As a lifelong Detroit Lions fan — yes, we exist — I have witnessed just about every which way a professional football team has found to lose a football game. The Detroit Lions already have had 7 different head coaches just during this century. Jim Caldwell, the current head coach and highly regarded person known league wide, has a rather impressive coaching resume that includes a Super Bowl appearance with the Peyton Manning-led Indianapolis Colts. The Lions were off to a horrible start to the 2015 season, after reaching the playoffs the previous year, and finished the first half with a 1-7 record. In professional sports, that is a recipe for losing your job. When asked about the team’s poor start, he said, “I have patience, but I don’t have a lot of time…” Such is life for a head coach in the National Football League. By the way, the Lions went 6-2 during the second half of the year and, as I write, Jim Caldwell remains the head coach — for now.
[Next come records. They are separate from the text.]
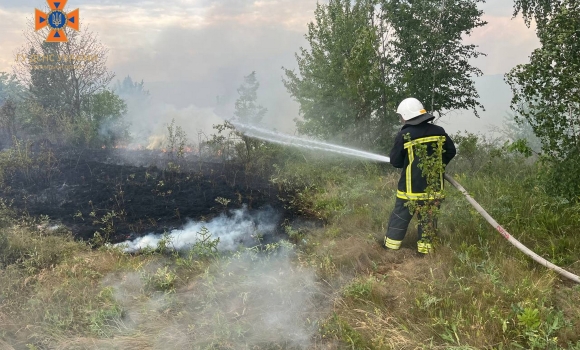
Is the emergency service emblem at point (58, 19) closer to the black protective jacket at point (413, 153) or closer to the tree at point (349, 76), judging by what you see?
the tree at point (349, 76)

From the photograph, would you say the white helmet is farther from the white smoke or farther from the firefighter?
the white smoke

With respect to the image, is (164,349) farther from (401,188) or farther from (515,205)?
(515,205)

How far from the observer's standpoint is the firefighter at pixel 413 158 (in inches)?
171

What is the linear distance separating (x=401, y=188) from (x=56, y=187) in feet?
27.3

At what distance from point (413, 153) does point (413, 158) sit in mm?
57

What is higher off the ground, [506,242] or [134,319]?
[506,242]

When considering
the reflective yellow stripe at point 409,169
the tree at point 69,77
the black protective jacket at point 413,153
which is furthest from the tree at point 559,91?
the tree at point 69,77

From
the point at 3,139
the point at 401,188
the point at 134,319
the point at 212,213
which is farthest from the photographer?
the point at 3,139

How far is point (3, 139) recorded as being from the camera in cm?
1570

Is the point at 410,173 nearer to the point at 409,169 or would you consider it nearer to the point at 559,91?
the point at 409,169

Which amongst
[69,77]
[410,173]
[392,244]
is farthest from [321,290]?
[69,77]

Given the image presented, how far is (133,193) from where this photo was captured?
827 cm

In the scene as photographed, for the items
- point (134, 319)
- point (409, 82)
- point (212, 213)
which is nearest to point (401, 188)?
point (134, 319)

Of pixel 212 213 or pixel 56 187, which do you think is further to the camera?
pixel 56 187
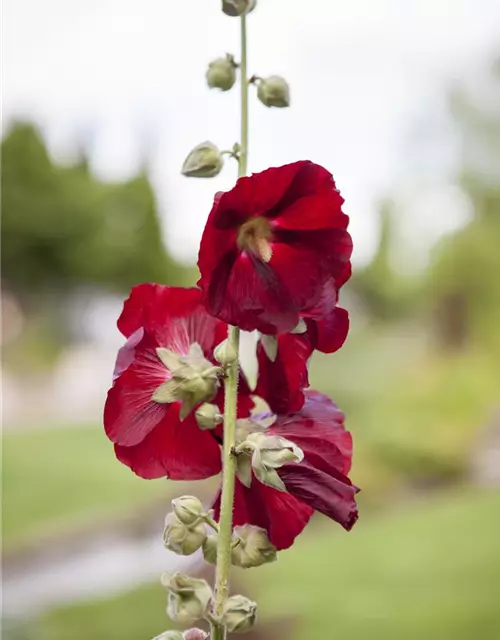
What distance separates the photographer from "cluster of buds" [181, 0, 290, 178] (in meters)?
0.35

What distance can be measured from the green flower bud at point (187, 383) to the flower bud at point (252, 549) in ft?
0.21

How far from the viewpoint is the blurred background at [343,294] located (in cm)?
152

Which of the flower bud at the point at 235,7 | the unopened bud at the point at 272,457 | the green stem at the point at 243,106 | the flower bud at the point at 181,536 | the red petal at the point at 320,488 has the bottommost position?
the flower bud at the point at 181,536

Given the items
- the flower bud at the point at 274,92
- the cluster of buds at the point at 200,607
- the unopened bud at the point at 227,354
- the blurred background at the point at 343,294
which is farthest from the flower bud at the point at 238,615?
the blurred background at the point at 343,294

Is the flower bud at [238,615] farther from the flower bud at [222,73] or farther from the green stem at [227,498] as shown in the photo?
the flower bud at [222,73]

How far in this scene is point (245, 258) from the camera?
0.33 m

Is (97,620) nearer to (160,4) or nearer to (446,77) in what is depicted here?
(160,4)

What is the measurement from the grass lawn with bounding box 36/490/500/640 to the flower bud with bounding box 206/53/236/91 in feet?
4.29

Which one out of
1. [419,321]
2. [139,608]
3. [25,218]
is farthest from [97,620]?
[419,321]

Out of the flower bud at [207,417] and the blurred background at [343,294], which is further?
the blurred background at [343,294]

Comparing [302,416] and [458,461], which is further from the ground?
[302,416]

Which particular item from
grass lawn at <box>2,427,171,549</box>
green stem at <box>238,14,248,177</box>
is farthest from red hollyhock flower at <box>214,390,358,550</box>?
grass lawn at <box>2,427,171,549</box>

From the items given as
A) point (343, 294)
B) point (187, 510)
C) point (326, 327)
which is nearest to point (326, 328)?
point (326, 327)

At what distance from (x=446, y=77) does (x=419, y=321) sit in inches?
23.3
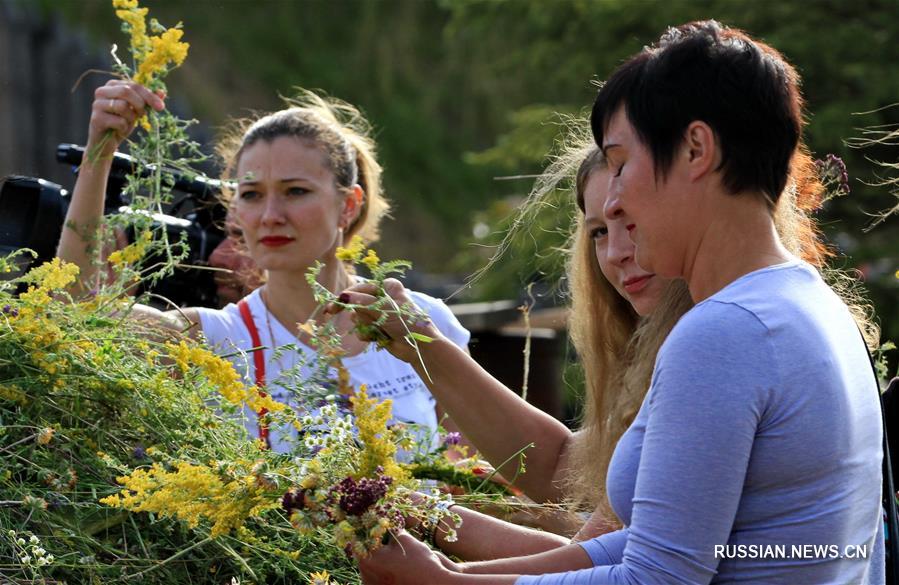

I won’t drown you in my football sorrows, but I found this quote to be appropriate for many employers responsible for reviewing investments they make available, on behalf of their employees, in their defined contribution plan menu. Should we or shouldn’t we? That is a common question many defined contribution Plan Sponsors ask themselves – and their consultants – about whether or when to remove an underperforming investment from their portfolio. It is only natural behavior to
have a desire to “do something” instead of standing still when something is not perceived to be working as expected and, in this case, performing up to investment monitoring standards.